[Items from a dataset]
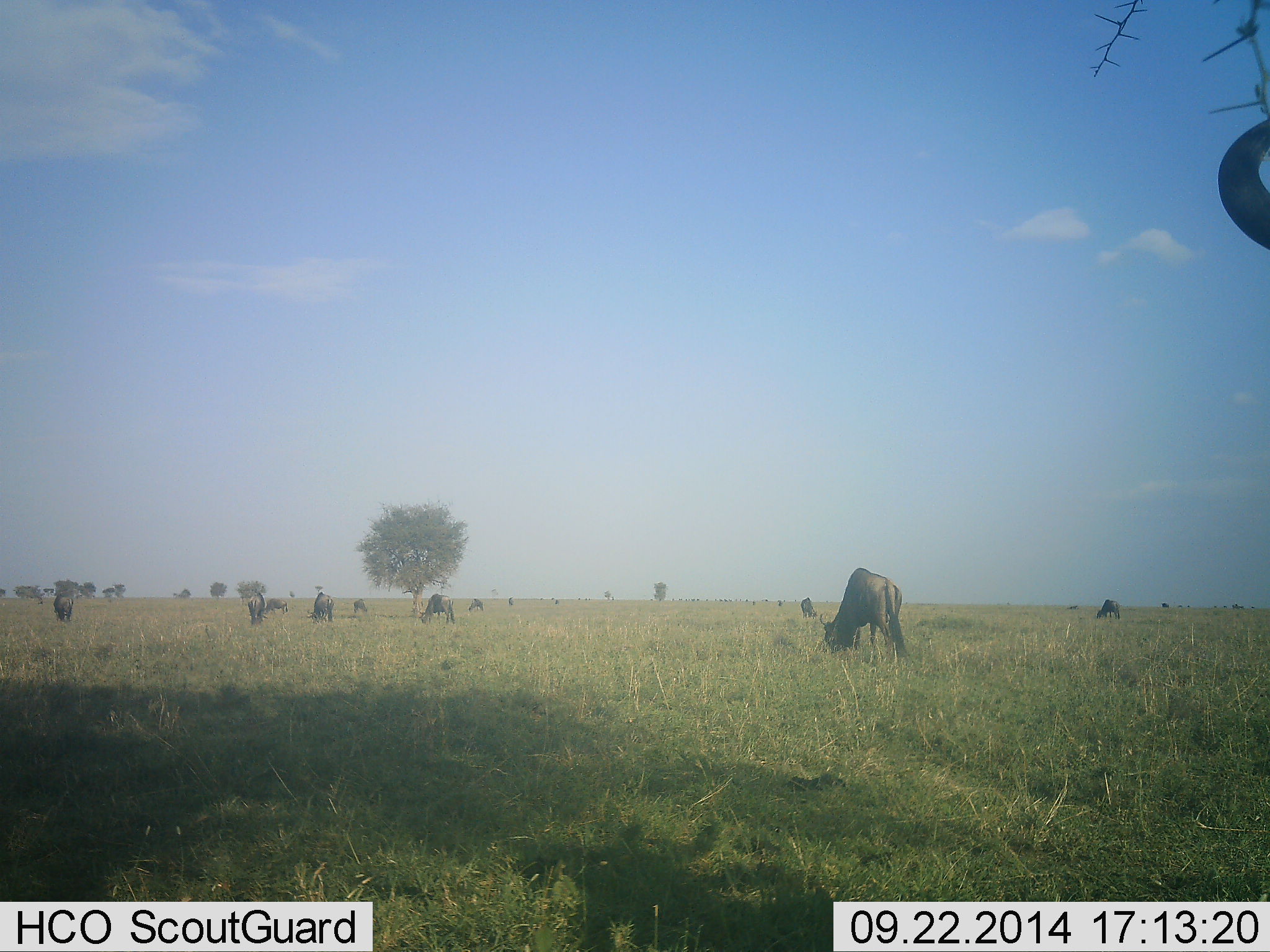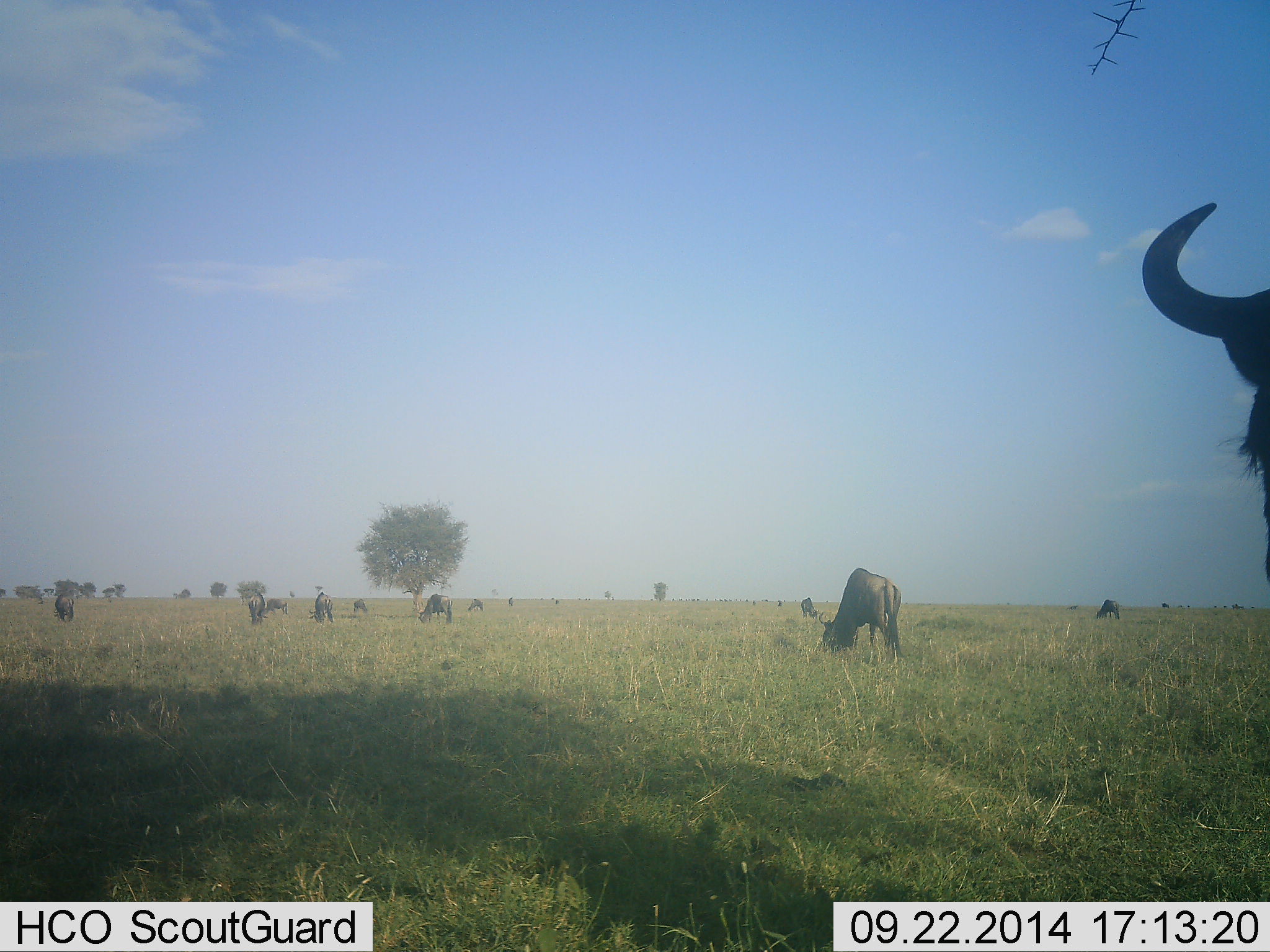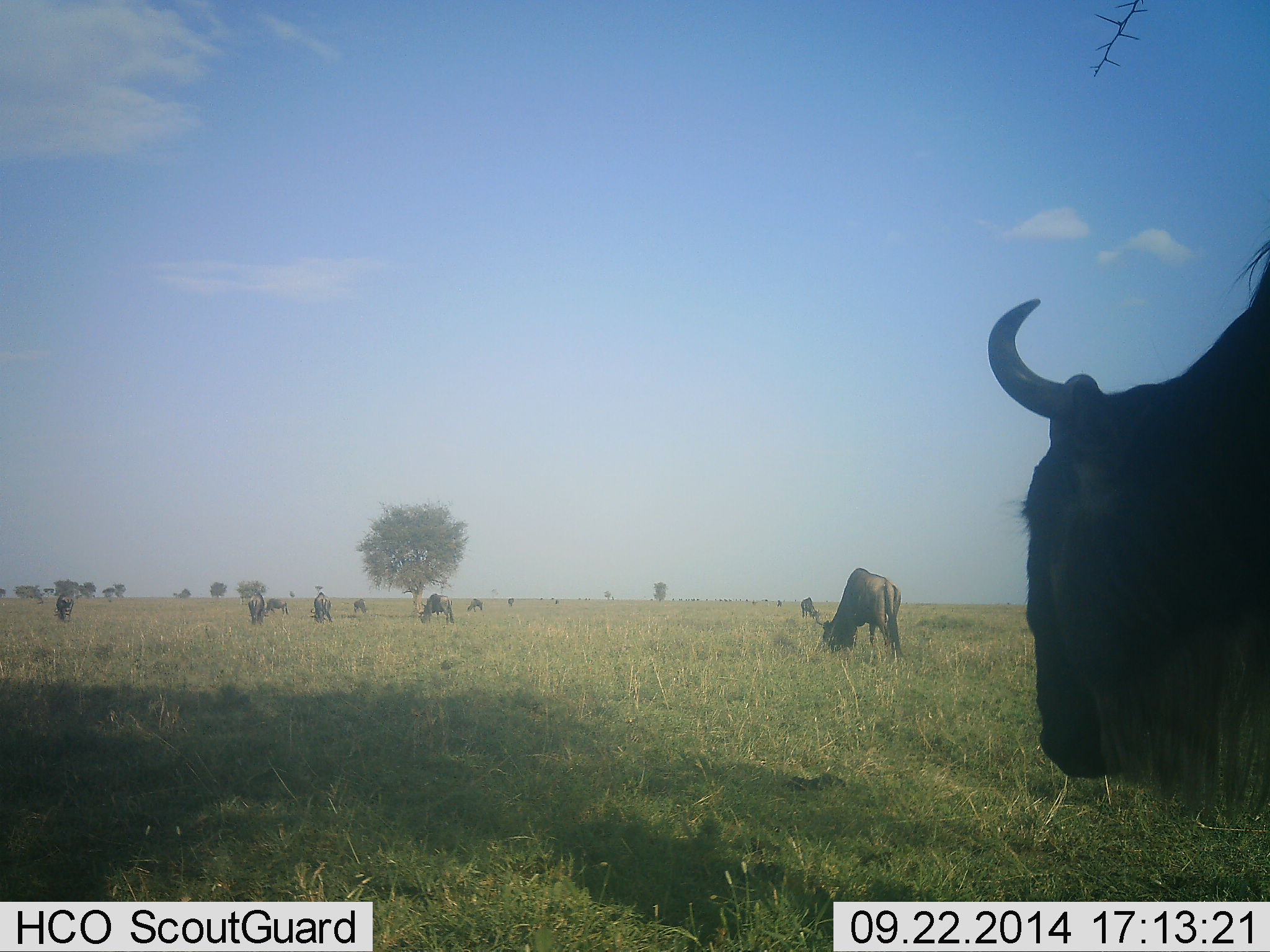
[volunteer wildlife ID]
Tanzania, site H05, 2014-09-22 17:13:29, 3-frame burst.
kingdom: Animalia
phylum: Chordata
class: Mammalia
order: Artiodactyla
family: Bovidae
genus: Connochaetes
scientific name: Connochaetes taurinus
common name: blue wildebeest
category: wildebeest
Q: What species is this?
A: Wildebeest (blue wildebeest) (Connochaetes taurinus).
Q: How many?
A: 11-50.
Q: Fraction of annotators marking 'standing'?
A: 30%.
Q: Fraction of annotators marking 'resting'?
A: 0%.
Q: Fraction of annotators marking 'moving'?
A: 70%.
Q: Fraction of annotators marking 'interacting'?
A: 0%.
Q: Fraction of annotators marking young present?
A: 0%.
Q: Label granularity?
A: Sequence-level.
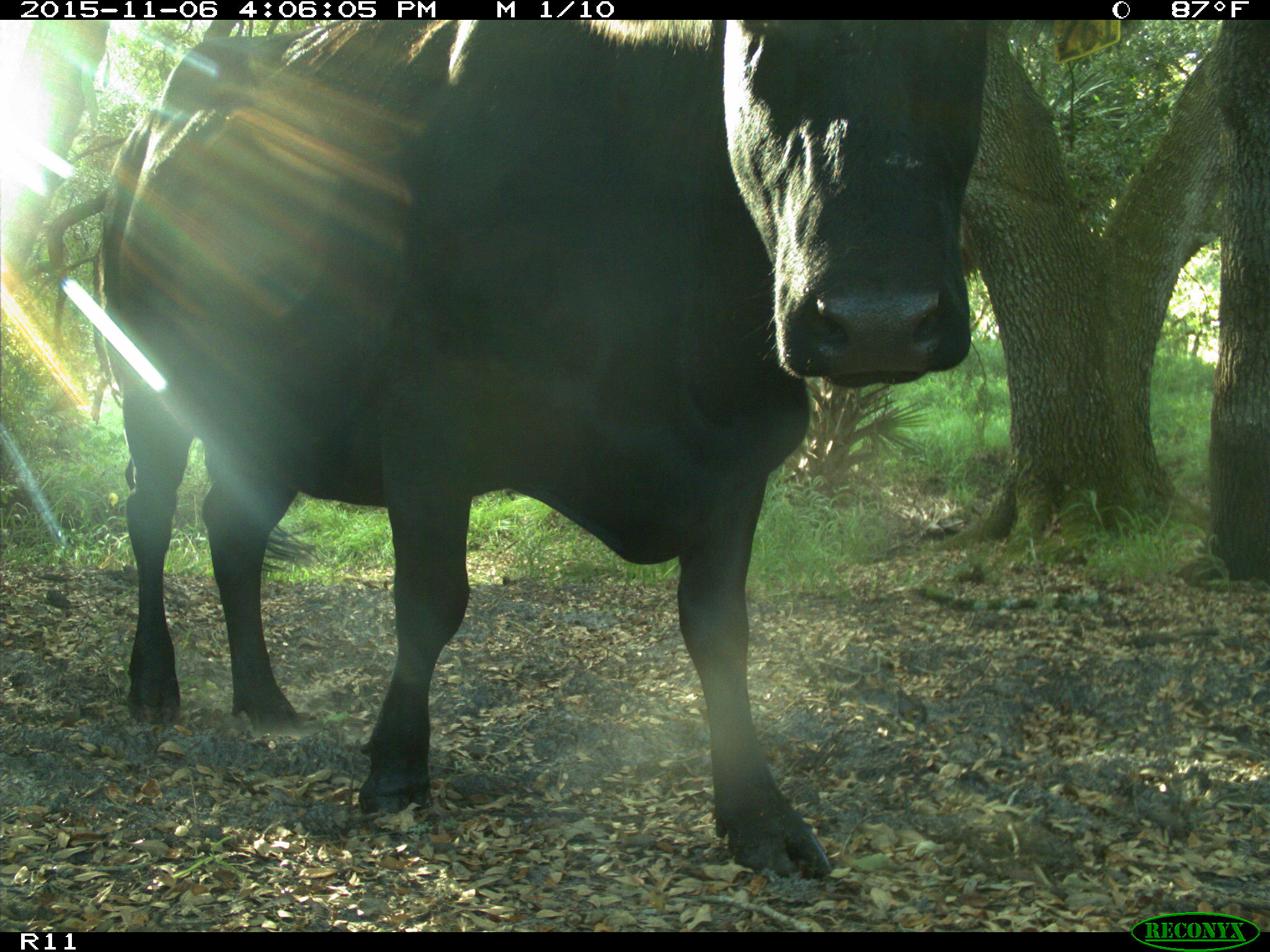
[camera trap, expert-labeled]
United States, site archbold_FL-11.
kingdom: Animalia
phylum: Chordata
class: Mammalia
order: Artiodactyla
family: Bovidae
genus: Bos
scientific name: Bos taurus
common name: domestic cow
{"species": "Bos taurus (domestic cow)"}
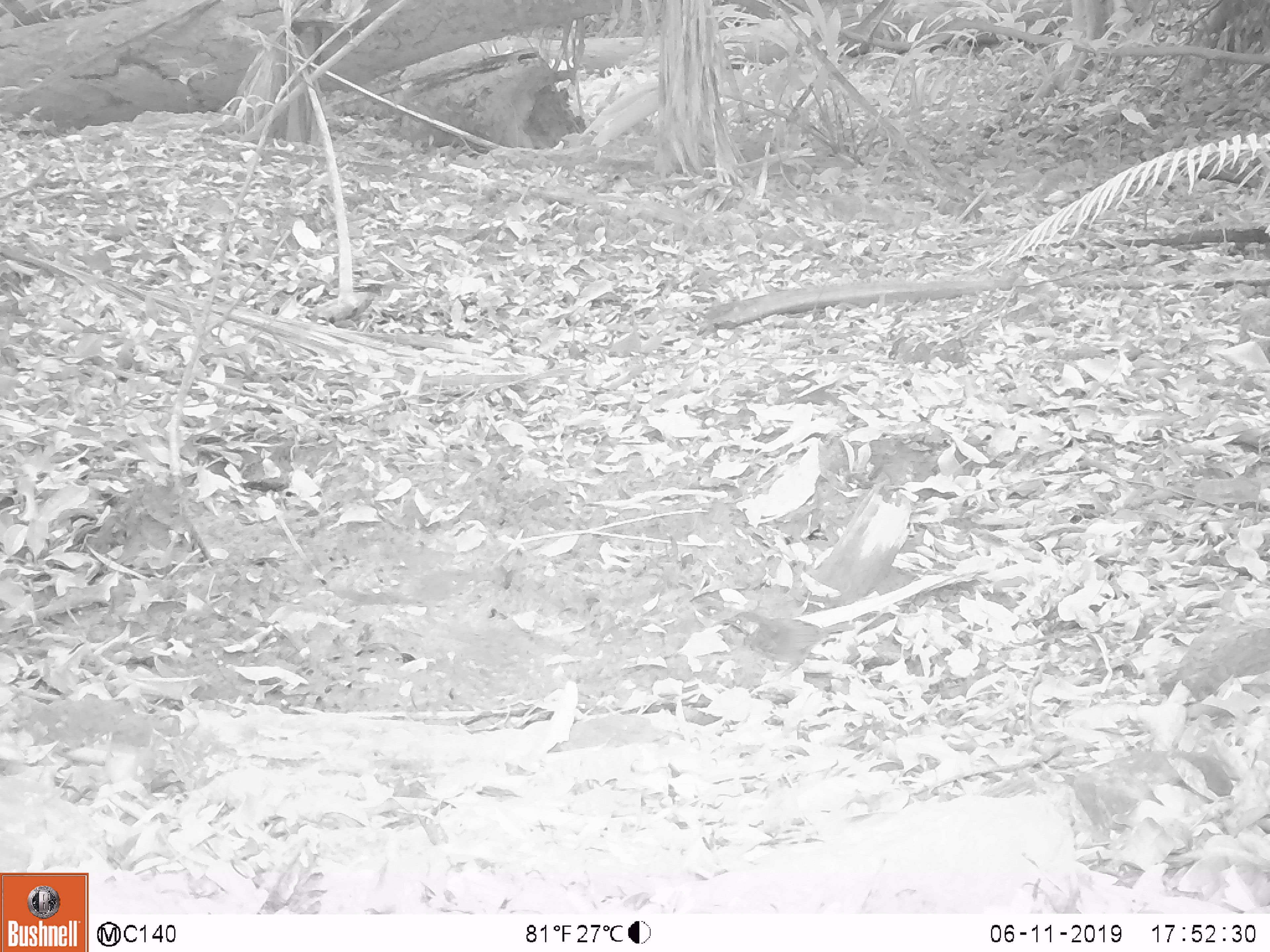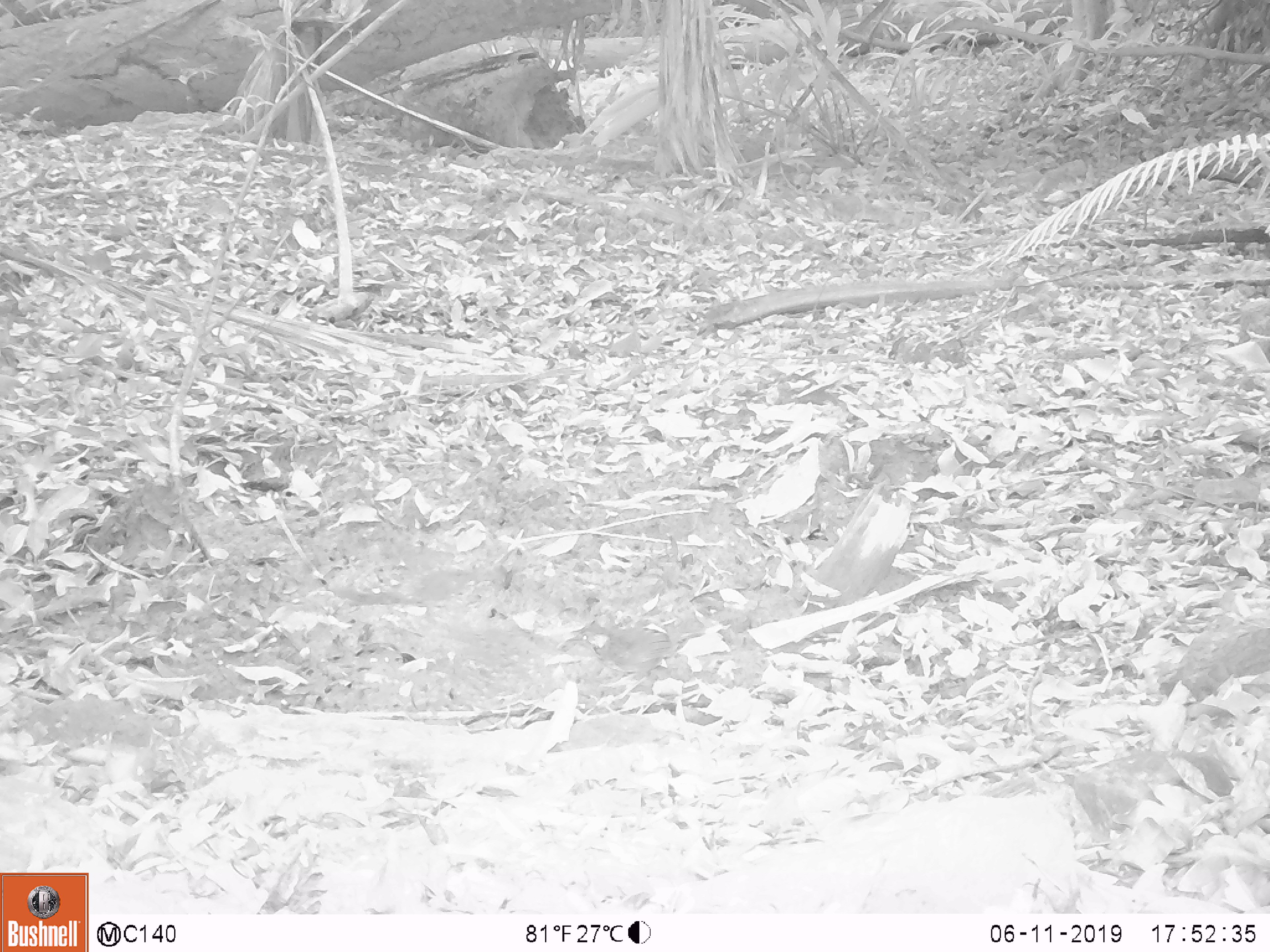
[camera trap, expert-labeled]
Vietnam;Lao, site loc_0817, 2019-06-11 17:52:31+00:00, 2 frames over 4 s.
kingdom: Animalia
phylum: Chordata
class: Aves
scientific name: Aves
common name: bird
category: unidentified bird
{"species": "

**ASSIGNMENT**
Pull every line holding "Fraction" out of the records.

**REPLY TO THE EXERCISE**
Q: Fraction of annotators marking 'standing'?
Q: Fraction of annotators marking 'resting'?
Q: Fraction of annotators marking 'moving'?
Q: Fraction of annotators marking 'interacting'?
Q: Fraction of annotators marking young present?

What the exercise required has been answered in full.